Supplied entries:
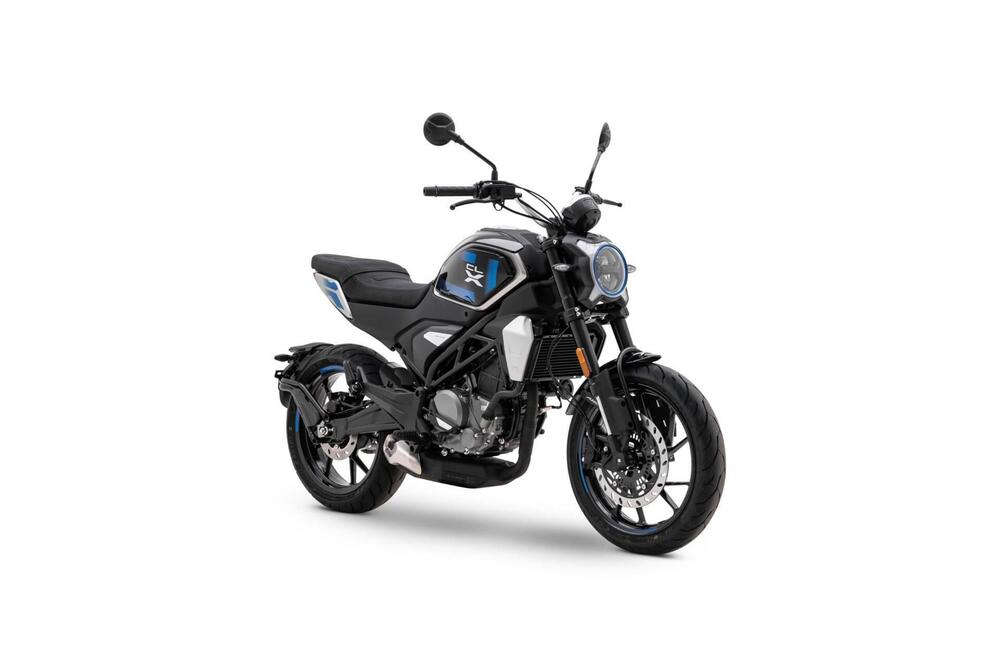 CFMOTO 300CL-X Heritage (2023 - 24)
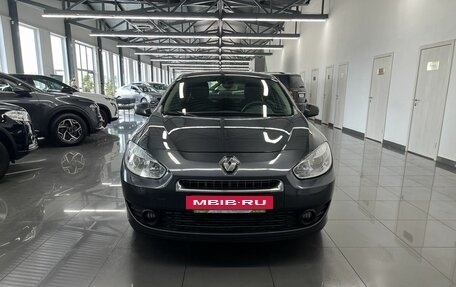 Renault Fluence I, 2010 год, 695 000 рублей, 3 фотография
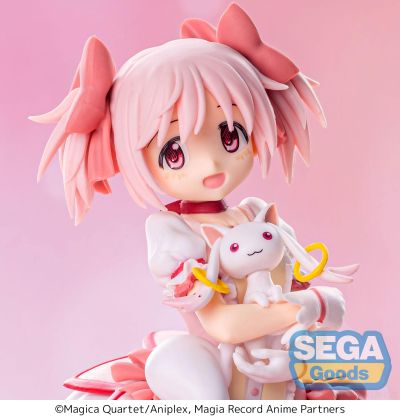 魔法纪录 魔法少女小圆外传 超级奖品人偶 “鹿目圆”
---
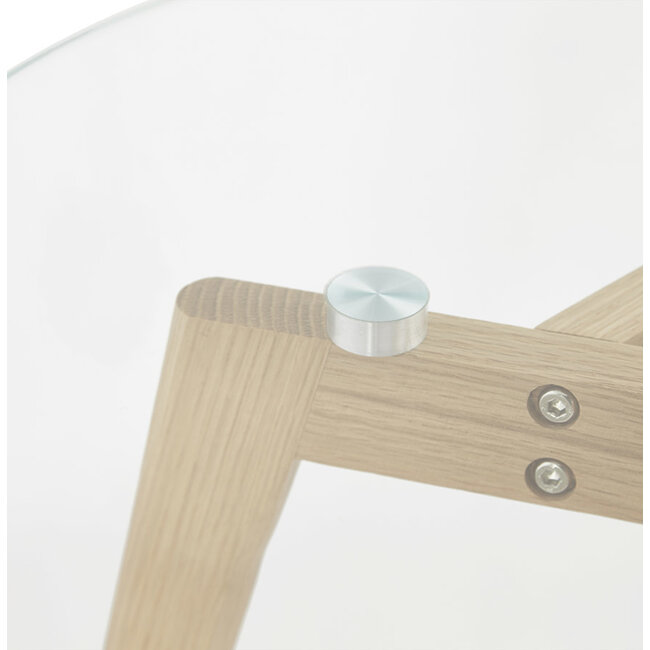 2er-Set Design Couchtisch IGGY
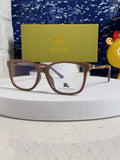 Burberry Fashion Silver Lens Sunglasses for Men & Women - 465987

Required work:
Output exactly the lines above, beginning at the one with "CFMOTO 300CL-X Heritage (2023 - 24)" and stopping after the one with "魔法纪录 魔法少女小圆外传 超级奖品人偶". Pictures are to be omitted.

Task answer:
 CFMOTO 300CL-X Heritage (2023 - 24)
 Renault Fluence I, 2010 год, 695 000 рублей, 3 фотография
 魔法纪录 魔法少女小圆外传 超级奖品人偶 “鹿目圆”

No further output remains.